Evaluation of a needle disinfectant technique to reduce infection-related hospitalisation after transrectal prostate biopsy

BJU Int. 2018 Feb;121(2):232-238. doi: 10.1111/bju.13982. Epub 2017 Sep 3.

Abstract

Objectives: To determine whether a needle disinfectant step during transrectal ultrasonography (TRUS)-guided prostate biopsy is associated with lower rates of infection-related hospitalisation.

Patients and methods: We conducted a retrospective analysis of all TRUS-guided prostate biopsies taken across the Michigan Urological Surgery Improvement Collaborative (MUSIC) from January 2012 to March 2015. Natural variation in technique allowed us to evaluate for differences in infection-related hospitalisations based on whether or not a needle disinfectant technique was used. The disinfectant technique was an intra-procedural step to cleanse the biopsy needle with antibacterial solution after each core was sampled (i.e., 10% formalin or 70% isopropyl alcohol). After grouping biopsies according to whether or not the procedure included a needle disinfectant step, we compared the rate of infection-related hospitalisations within 30 days of biopsy. Generalised estimating equation models were fit to adjust for potential confounders.

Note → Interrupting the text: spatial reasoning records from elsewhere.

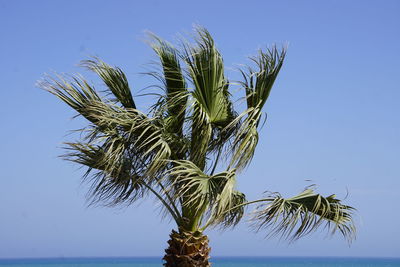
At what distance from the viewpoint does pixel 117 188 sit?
1018 cm

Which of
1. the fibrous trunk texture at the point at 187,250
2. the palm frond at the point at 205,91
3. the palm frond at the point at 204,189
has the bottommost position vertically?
the fibrous trunk texture at the point at 187,250

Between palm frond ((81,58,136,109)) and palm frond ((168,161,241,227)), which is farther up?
palm frond ((81,58,136,109))

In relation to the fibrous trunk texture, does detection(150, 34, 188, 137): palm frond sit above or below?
above

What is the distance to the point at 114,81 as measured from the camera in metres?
10.1

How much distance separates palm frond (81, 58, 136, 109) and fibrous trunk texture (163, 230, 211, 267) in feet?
6.49

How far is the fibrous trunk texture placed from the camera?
954 centimetres

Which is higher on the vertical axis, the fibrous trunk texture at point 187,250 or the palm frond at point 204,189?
the palm frond at point 204,189

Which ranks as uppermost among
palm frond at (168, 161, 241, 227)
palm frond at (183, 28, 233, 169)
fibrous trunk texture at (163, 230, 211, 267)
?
palm frond at (183, 28, 233, 169)

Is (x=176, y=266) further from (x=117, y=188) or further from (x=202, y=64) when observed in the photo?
(x=202, y=64)

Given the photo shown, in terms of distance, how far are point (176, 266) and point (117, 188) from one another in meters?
1.45

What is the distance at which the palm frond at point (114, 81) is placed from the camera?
10.1 m

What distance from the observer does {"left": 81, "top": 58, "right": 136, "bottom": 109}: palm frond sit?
1009 cm

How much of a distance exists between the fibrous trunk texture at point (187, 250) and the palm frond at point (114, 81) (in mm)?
1977

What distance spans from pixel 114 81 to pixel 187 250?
2.61 metres
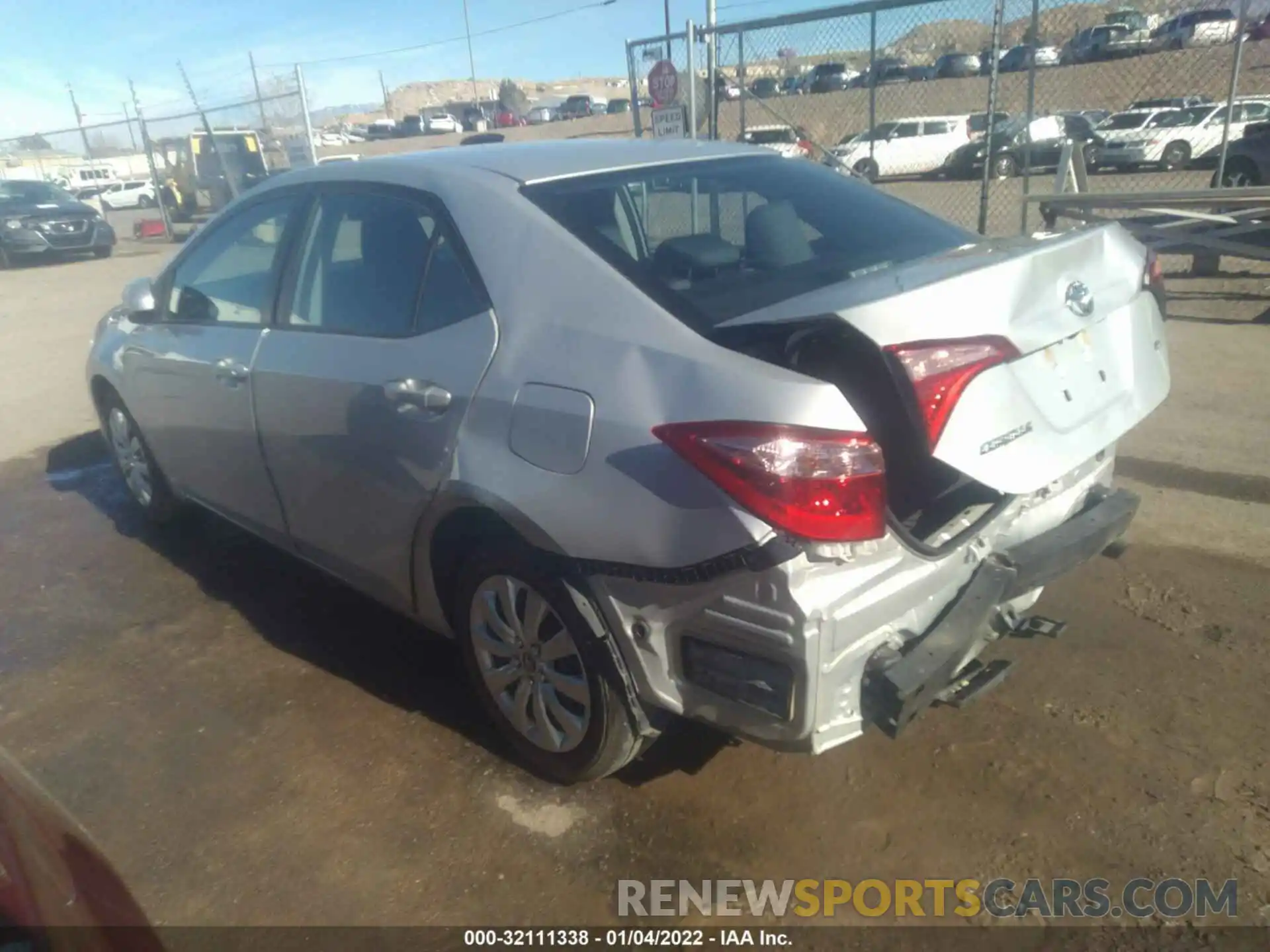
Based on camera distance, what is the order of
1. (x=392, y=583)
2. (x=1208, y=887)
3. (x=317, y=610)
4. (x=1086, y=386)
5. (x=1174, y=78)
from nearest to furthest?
(x=1208, y=887) < (x=1086, y=386) < (x=392, y=583) < (x=317, y=610) < (x=1174, y=78)

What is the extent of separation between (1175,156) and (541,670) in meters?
22.3

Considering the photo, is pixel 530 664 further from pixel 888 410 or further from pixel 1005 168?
pixel 1005 168

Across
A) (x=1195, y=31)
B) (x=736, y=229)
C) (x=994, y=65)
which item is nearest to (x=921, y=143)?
(x=1195, y=31)

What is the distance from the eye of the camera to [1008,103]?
78.2ft

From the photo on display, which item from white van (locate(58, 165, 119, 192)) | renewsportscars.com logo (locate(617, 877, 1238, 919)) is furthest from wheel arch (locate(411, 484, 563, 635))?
white van (locate(58, 165, 119, 192))

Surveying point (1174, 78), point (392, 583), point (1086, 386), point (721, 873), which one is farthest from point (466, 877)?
point (1174, 78)

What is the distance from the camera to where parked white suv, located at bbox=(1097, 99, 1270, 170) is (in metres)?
19.4

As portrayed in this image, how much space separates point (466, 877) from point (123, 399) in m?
3.36

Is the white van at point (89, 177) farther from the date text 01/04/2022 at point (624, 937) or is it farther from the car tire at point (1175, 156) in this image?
the date text 01/04/2022 at point (624, 937)

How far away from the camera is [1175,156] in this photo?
20.3 meters

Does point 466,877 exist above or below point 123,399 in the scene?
below

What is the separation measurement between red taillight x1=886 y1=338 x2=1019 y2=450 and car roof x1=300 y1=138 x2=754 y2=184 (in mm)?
1337

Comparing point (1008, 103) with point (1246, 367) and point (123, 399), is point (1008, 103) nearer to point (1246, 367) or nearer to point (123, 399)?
point (1246, 367)

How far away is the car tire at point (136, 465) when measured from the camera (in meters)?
4.82
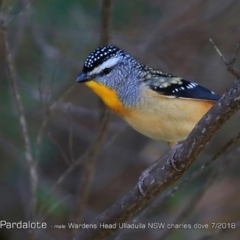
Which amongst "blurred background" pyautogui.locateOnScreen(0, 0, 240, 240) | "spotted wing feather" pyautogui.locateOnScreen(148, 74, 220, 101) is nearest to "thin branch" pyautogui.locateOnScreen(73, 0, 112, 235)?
"spotted wing feather" pyautogui.locateOnScreen(148, 74, 220, 101)

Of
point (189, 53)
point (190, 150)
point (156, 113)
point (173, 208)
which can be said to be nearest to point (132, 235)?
point (173, 208)

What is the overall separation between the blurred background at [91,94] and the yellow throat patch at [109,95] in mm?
1659

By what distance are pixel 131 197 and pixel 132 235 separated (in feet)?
12.4

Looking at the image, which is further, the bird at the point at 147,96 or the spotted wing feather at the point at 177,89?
the spotted wing feather at the point at 177,89

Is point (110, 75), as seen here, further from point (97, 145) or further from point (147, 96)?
point (97, 145)

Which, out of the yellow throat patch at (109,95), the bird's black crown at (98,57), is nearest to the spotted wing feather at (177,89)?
the yellow throat patch at (109,95)

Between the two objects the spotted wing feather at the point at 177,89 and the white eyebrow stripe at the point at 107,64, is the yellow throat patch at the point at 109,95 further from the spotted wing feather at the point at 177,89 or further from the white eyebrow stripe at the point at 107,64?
the spotted wing feather at the point at 177,89

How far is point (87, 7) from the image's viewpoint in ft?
23.7

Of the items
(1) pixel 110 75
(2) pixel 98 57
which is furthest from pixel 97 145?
(2) pixel 98 57

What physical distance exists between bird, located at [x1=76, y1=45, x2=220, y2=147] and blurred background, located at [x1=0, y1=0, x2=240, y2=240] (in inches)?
63.9

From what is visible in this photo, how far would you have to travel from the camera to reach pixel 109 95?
5.00 meters

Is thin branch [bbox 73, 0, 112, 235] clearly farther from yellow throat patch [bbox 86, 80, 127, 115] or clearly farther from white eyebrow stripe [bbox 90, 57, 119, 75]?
white eyebrow stripe [bbox 90, 57, 119, 75]

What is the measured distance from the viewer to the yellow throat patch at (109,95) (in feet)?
16.1

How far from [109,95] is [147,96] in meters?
0.32
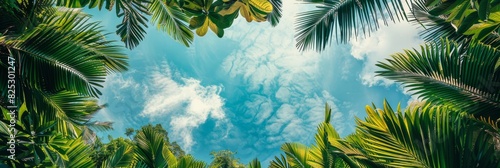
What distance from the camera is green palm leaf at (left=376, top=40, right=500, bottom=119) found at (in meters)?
3.95

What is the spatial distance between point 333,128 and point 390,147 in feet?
5.97

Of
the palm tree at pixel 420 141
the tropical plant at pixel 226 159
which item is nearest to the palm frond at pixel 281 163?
the palm tree at pixel 420 141

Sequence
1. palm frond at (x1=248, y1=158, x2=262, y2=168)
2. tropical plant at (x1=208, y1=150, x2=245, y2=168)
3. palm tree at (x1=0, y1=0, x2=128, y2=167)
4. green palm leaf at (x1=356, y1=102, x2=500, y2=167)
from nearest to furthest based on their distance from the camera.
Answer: green palm leaf at (x1=356, y1=102, x2=500, y2=167) → palm tree at (x1=0, y1=0, x2=128, y2=167) → palm frond at (x1=248, y1=158, x2=262, y2=168) → tropical plant at (x1=208, y1=150, x2=245, y2=168)

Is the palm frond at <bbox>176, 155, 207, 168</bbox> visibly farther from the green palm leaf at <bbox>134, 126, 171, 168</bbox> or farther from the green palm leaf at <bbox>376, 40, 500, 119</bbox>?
the green palm leaf at <bbox>376, 40, 500, 119</bbox>

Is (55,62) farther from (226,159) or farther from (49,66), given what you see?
(226,159)

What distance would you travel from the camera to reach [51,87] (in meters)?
3.34

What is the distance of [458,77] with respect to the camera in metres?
4.02

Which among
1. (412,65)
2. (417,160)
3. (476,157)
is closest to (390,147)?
(417,160)

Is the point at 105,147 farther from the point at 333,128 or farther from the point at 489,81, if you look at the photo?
the point at 489,81

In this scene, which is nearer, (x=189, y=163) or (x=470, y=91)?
(x=470, y=91)

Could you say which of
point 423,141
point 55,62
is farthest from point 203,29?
point 55,62

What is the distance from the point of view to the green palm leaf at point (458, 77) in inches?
155

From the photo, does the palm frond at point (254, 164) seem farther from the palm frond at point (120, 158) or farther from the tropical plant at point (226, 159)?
the tropical plant at point (226, 159)

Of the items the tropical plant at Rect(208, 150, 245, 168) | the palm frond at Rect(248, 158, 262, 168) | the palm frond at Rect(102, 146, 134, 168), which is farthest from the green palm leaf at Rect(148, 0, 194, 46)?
the tropical plant at Rect(208, 150, 245, 168)
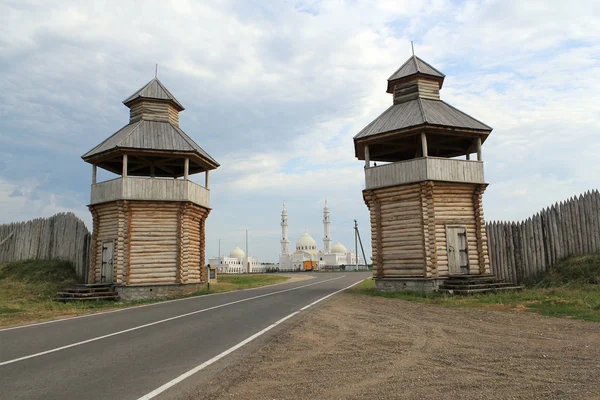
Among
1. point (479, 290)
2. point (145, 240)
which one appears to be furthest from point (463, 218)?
point (145, 240)

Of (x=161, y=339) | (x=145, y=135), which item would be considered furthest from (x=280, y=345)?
(x=145, y=135)

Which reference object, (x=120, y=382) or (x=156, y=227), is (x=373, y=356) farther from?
(x=156, y=227)

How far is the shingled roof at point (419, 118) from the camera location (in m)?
20.9

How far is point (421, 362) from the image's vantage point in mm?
6891

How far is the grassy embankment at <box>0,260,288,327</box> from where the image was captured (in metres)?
16.0

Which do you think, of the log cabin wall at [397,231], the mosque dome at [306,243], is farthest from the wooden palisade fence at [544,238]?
the mosque dome at [306,243]

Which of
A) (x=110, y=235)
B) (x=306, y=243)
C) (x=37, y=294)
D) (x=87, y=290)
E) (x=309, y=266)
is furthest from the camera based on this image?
(x=306, y=243)

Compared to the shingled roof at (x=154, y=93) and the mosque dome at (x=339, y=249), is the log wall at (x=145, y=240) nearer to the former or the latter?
the shingled roof at (x=154, y=93)

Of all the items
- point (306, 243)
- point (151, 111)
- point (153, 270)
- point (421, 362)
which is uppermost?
point (151, 111)

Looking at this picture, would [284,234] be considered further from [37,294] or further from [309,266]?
[37,294]

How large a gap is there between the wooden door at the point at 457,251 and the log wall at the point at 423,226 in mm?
201

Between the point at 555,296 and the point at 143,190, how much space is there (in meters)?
19.1

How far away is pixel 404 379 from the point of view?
593 cm

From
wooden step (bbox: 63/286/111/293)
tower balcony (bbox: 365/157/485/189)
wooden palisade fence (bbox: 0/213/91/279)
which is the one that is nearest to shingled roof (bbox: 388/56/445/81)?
tower balcony (bbox: 365/157/485/189)
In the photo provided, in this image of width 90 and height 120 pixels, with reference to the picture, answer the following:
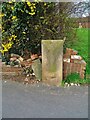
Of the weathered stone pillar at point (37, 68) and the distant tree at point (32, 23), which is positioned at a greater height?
the distant tree at point (32, 23)

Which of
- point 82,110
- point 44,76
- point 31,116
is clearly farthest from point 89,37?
point 31,116

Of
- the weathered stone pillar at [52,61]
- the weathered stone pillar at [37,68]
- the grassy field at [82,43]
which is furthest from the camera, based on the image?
the grassy field at [82,43]

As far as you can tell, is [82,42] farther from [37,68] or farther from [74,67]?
[37,68]

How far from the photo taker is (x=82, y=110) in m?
2.96

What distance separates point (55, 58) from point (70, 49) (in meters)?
0.66

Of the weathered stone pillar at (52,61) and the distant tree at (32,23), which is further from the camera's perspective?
the distant tree at (32,23)

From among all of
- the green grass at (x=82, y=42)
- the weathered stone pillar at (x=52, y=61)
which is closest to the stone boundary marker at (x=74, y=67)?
the weathered stone pillar at (x=52, y=61)

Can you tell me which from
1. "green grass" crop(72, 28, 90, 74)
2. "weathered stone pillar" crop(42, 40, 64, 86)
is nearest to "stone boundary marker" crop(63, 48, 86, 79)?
"weathered stone pillar" crop(42, 40, 64, 86)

Results: During the evaluated period, 17 954 TRUS-guided prostate biopsies were taken with 5 321 (29.6%) including a disinfectant step. The observed rate of infection-related hospitalisation was lower when a disinfectant technique was used during biopsy (0.60% vs 0.90%; P = 0.04). After accounting for differences between groups the adjusted hospitalisation rate in the disinfectant group was 0.85% vs 1.12% in the no disinfectant group (adjusted odds ratio 0.76, 95% confidence interval 0.50-1.15; P = 0.19).

Conclusions: In this observational analysis, hospitalisations for infectious complications were less common when the TRUS-guided prostate biopsy included a needle disinfection step. However, after adjusting for potential confounders the effect of needle disinfection was not statistically significant. Prospective evaluation is warranted to determine if this step provides a scalable and effective method to minimise infectious complications.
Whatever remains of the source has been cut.